The earthquake accomplished its mission: in the midst of terror and destruction, it restored one poor creature to life. I regained my senses and my faculties on the 27th, as suddenly as I had lost them on the 1st day of this month. God give me grace to make a good use of the life which was restored to me under such awful circumstances!

On that day the doctor, who had some difficulty in getting to my room through the ruins of the ante-room, took the ice off my head, and in a few days I recovered sufficient strength to move my limbs, which I could not do at first.

As soon as it appeared that there was any probability of my recovery, my kind friends agreed that the best chance of regaining my health lay in removing, as soon as I could bear the journey, to a better climate. During great part of the year, and naturally in the winter, the cold was so severe that any one standing still for even a very short time was frozen to death. Dead frozen bodies were frequently brought into the city; and it is common in the summer, on the melting of the snow, to find numerous corpses of men, and bodies of horses, who had perished in the preceding winter. So usual an event is this, that there is a custom, or law, in the mountains of Armenia, that every summer the villagers go out to the more dangerous passes, and bury the dead whom they are sure to find. They have a legal right to their clothes, arms, and the accouterments of the horses, on condition of forwarding all bales of merchandise, letters, and parcels to the places to which they are directed.

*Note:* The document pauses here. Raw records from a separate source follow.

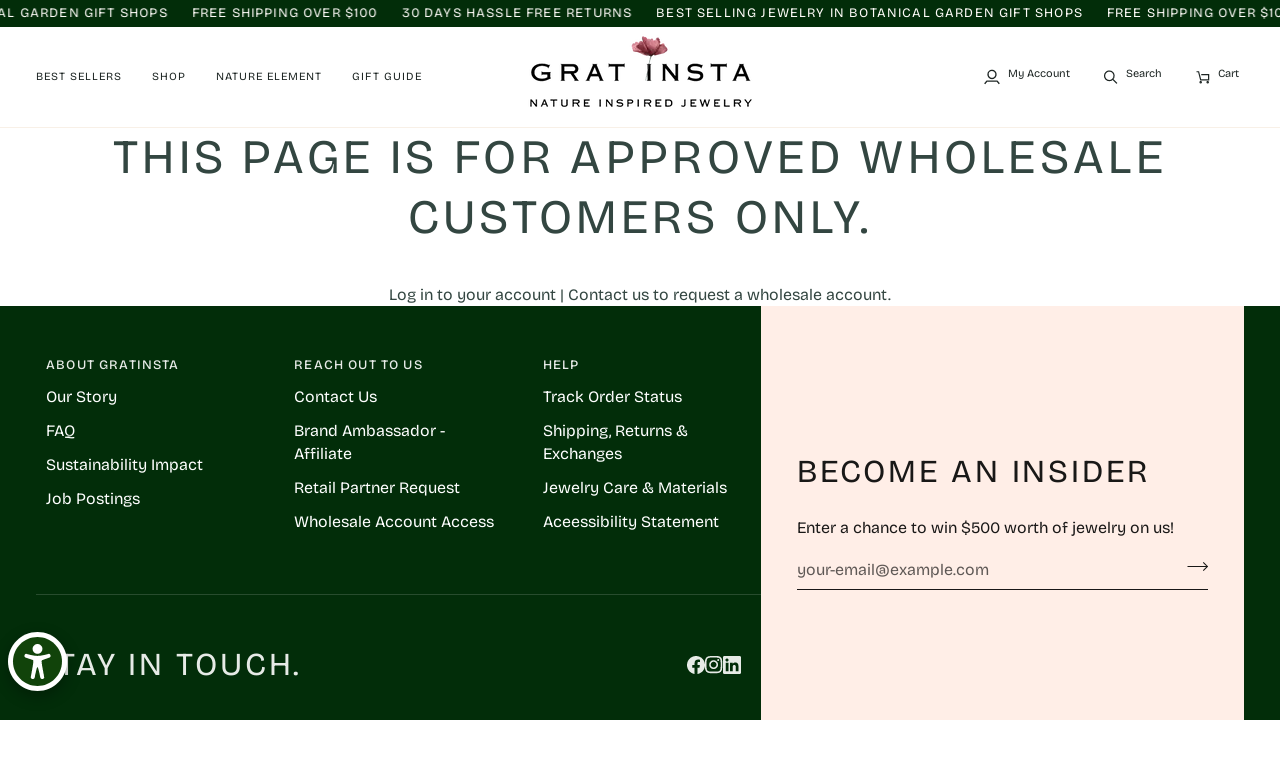

--- FILE ---
content_type: text/css
request_url: https://gratinsta.com/cdn/shop/t/26/assets/font-settings.css?v=103696434781725419451762134151
body_size: -331
content:
@font-face{font-family:Bricolage Grotesque;font-weight:400;font-style:normal;font-display:swap;src:url(//gratinsta.com/cdn/fonts/bricolage_grotesque/bricolagegrotesque_n4.3c051773a9f927cd8737c10568a7e4175690f7d9.woff2) format("woff2"),url(//gratinsta.com/cdn/fonts/bricolage_grotesque/bricolagegrotesque_n4.58698d726495f44d45631b33dcda62f474c467fc.woff) format("woff")}@font-face{font-family:Bricolage Grotesque;font-weight:400;font-style:normal;font-display:swap;src:url(//gratinsta.com/cdn/fonts/bricolage_grotesque/bricolagegrotesque_n4.3c051773a9f927cd8737c10568a7e4175690f7d9.woff2) format("woff2"),url(//gratinsta.com/cdn/fonts/bricolage_grotesque/bricolagegrotesque_n4.58698d726495f44d45631b33dcda62f474c467fc.woff) format("woff")}@font-face{font-family:Bricolage Grotesque;font-weight:400;font-style:normal;font-display:swap;src:url(//gratinsta.com/cdn/fonts/bricolage_grotesque/bricolagegrotesque_n4.3c051773a9f927cd8737c10568a7e4175690f7d9.woff2) format("woff2"),url(//gratinsta.com/cdn/fonts/bricolage_grotesque/bricolagegrotesque_n4.58698d726495f44d45631b33dcda62f474c467fc.woff) format("woff")}@font-face{font-family:Bricolage Grotesque;font-weight:500;font-style:normal;font-display:swap;src:url(//gratinsta.com/cdn/fonts/bricolage_grotesque/bricolagegrotesque_n5.8c091e52a78b3e58ef96221ce55140a80a8253ff.woff2) format("woff2"),url(//gratinsta.com/cdn/fonts/bricolage_grotesque/bricolagegrotesque_n5.fd299922888265641eb4cdf8883119ce0130018b.woff) format("woff")}@font-face{font-family:Bricolage Grotesque;font-weight:500;font-style:normal;font-display:swap;src:url(//gratinsta.com/cdn/fonts/bricolage_grotesque/bricolagegrotesque_n5.8c091e52a78b3e58ef96221ce55140a80a8253ff.woff2) format("woff2"),url(//gratinsta.com/cdn/fonts/bricolage_grotesque/bricolagegrotesque_n5.fd299922888265641eb4cdf8883119ce0130018b.woff) format("woff")}@font-face{font-family:Bricolage Grotesque;font-weight:500;font-style:normal;font-display:swap;src:url(//gratinsta.com/cdn/fonts/bricolage_grotesque/bricolagegrotesque_n5.8c091e52a78b3e58ef96221ce55140a80a8253ff.woff2) format("woff2"),url(//gratinsta.com/cdn/fonts/bricolage_grotesque/bricolagegrotesque_n5.fd299922888265641eb4cdf8883119ce0130018b.woff) format("woff")}
/*# sourceMappingURL=/cdn/shop/t/26/assets/font-settings.css.map?v=103696434781725419451762134151 */
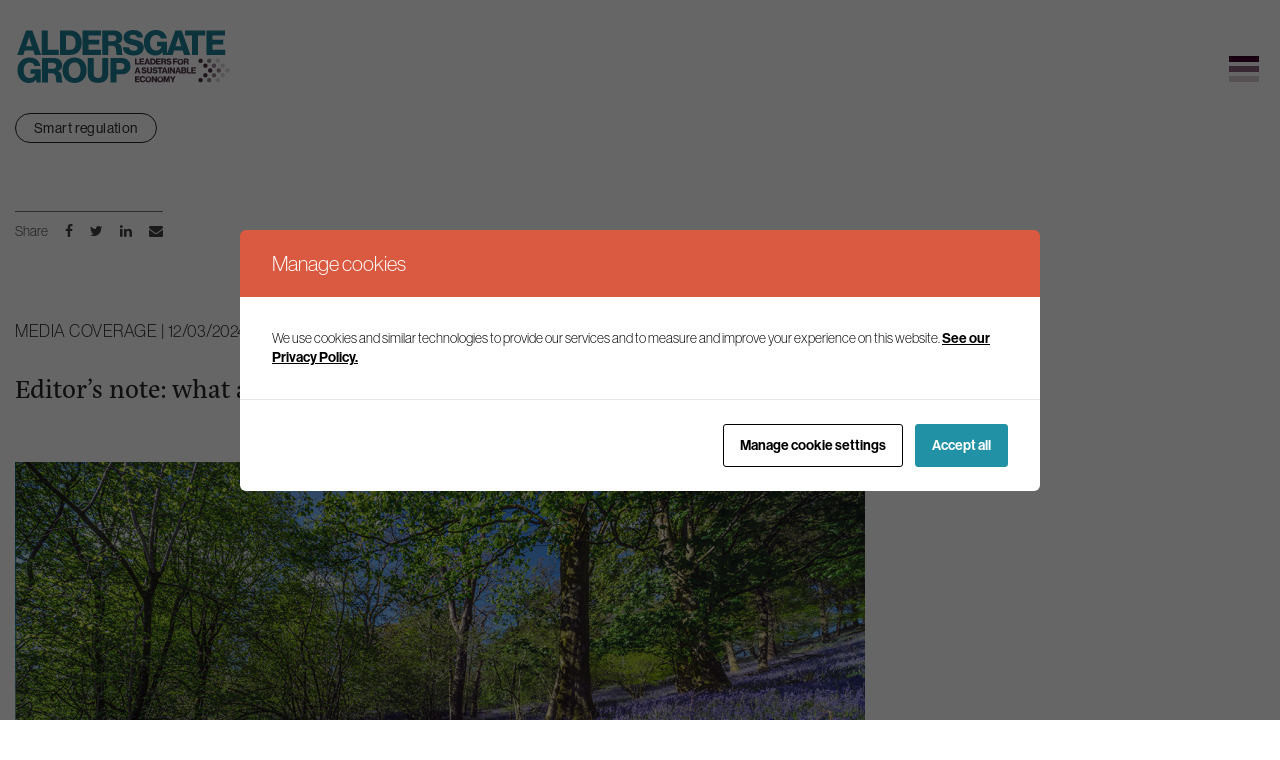

--- FILE ---
content_type: image/svg+xml
request_url: https://www.aldersgategroup.org.uk/content/themes/aldersgate/dist/arrow%20down_white.798e5d92.svg
body_size: 275
content:
<svg xmlns="http://www.w3.org/2000/svg" viewBox="0 0 14.22 18.54"><g id="b"><path d="M13.82 12.44 8.1 18.16c-.21.21-.47.34-.76.38h-.41a1.29 1.29 0 0 1-.75-.38L.4 12.44c-.53-.53-.54-1.39 0-1.93s1.39-.54 1.93 0l3.44 3.44V1.35C5.77.6 6.37 0 7.12 0c.37 0 .73.13 1 .39s.41.63.4 1v12.6l3.44-3.44c.53-.53 1.39-.53 1.92 0 .48.55.45 1.37-.06 1.89Z" style="fill:#fff" id="c"/></g></svg>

During the whole month of December the Pasha had caused four mules to be exercised every day with a takterawan, or litter, which he provided for my conveyance to Trebizond. Two mules, led by one man, carried the litter; the other two followed tamely, led by another man, close behind, to be ready to take the places of the others if they were tired or disabled. From morning to night, the men and the mules, and the takterawan, stumped along through the snow, till they dared to face the storm and the immense cold, and could climb up and down the icy rocks like goats. As soon as I was able, I was sent out in the litter to try how I could bear it, and to settle various contrivances for keeping out the cold, and enabling me to bear the motion of the mules.

One day Colonel Williams rode out on the Persian road to see whether it was passable for Dr. Wolf, who was then staying at Erzeroom, and who wished to continue his journey to Bokhara, when he met a number of horses, each laden with two frozen bodies of Persian travelers, one tied on each side of the pack-horse. An unfortunate Piedmontese doctor had been lost in a snow-storm a short time before, and his body was found afterward near a small monastery, three or four miles from Erzeroom, where he had wandered, bewildered with the falling snow; and a whole party, with one or two ox-carts, who left a village in the morning on their way to another a short distance off, never arrived there; they were found huddled together, oxen, horses, men, and women, in a snow-drift, dead, and frozen hard and stiff, some weeks afterward. The cold was so tremendous at this time that the mountains were impassable, and no one was able to move beyond a short distance from the town.